Extract to read →
• • •
"Why Didn't He Design Anything Else?" Looking at Mikhail Kalashnikov's Forgotten Firearms Portfolio

Nathaniel F
by Nathaniel F

Last weekend, I took the major arguments of Kalashnikov conspiracy theorists head on, and one of those – which I hear rather frequently – is why he did not design any other weapons besides the AK-47.

The reason is… He did. Kalashnikov was a skilled and fairly prolific designer who by the mid-1960s had a near-monopoly on the designs of platoon-level small arms (excluding the Makarov handgun and short-lived Stetchkin machine pistol). This was of course partly due to the universality of his AK assault rifle design, but also because of his excellent PK machine gun – a weapon that borrowed many of the AK’s mechanical features but married them to an extremely well-designed and reliable belt-feed mechanism.

Kalashnikov’s career as a designer spanned several decades, beginning in 1942 as he was recovering from a shoulder wound he received the previous year when the T-34 tank he was commanding was hit. His first firearm design was the submachine gun chambered for the 7.62x25mm Tokarev round, shown below:

Kalashnikov first used the MP40-esque folding stock design on his 1942 submachine gun design.
• • •
Supplied material →
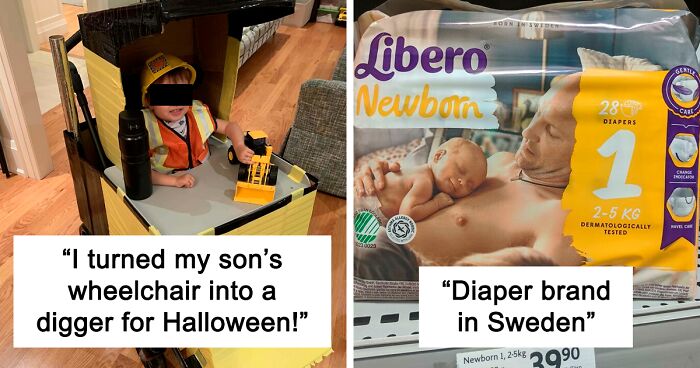 Proud Dads Are Sharing How Rewarding They Find Parenthood To Be, Here Are 45 Of The Most Wholesome Posts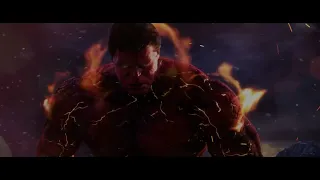 INFINITY PROTOCOL - TRAILER 03 - MARVEL FAN FILM ANIMATION - HULK VS THANOS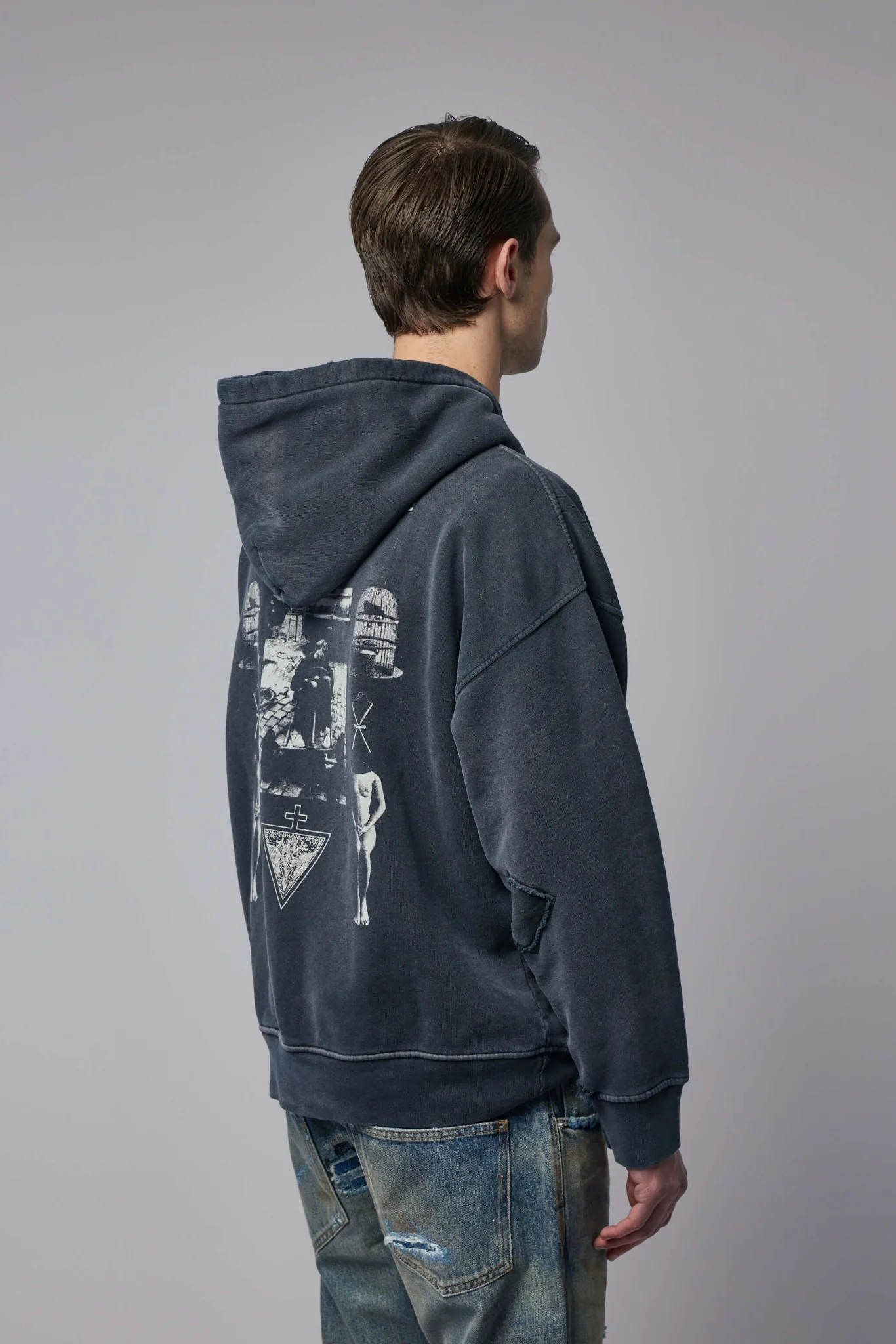 Il Possesso Hoodie - Image 3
• • •
Instruction 1 →
Decide whether each statement agrees with the Kalashnikov article: (a) Kalashnikov's career as a designer began in 1942. (b) The text credits the PK machine gun to a designer other than Kalashnikov. (c) Kalashnikov's first firearm design was chambered for the 7.62x39mm round. Answer yes or no for each, and quote the deciding words from the text.
Instruction 2 →
List every weapon that the Kalashnikov article credits to Kalashnikov as its designer.
The data above comes from a different source than the Kalashnikov article.

Solution 1 →
(a) Yes: "beginning in 1942 as he was recovering from a shoulder wound"
(b) No: "because of his excellent PK machine gun"
(c) No: "the submachine gun chambered for the 7.62x25mm Tokarev round"

Solution 2 →
- The AK-47 (his AK assault rifle)
- The PK machine gun
- The 1942 submachine gun chambered for the 7.62x25mm Tokarev round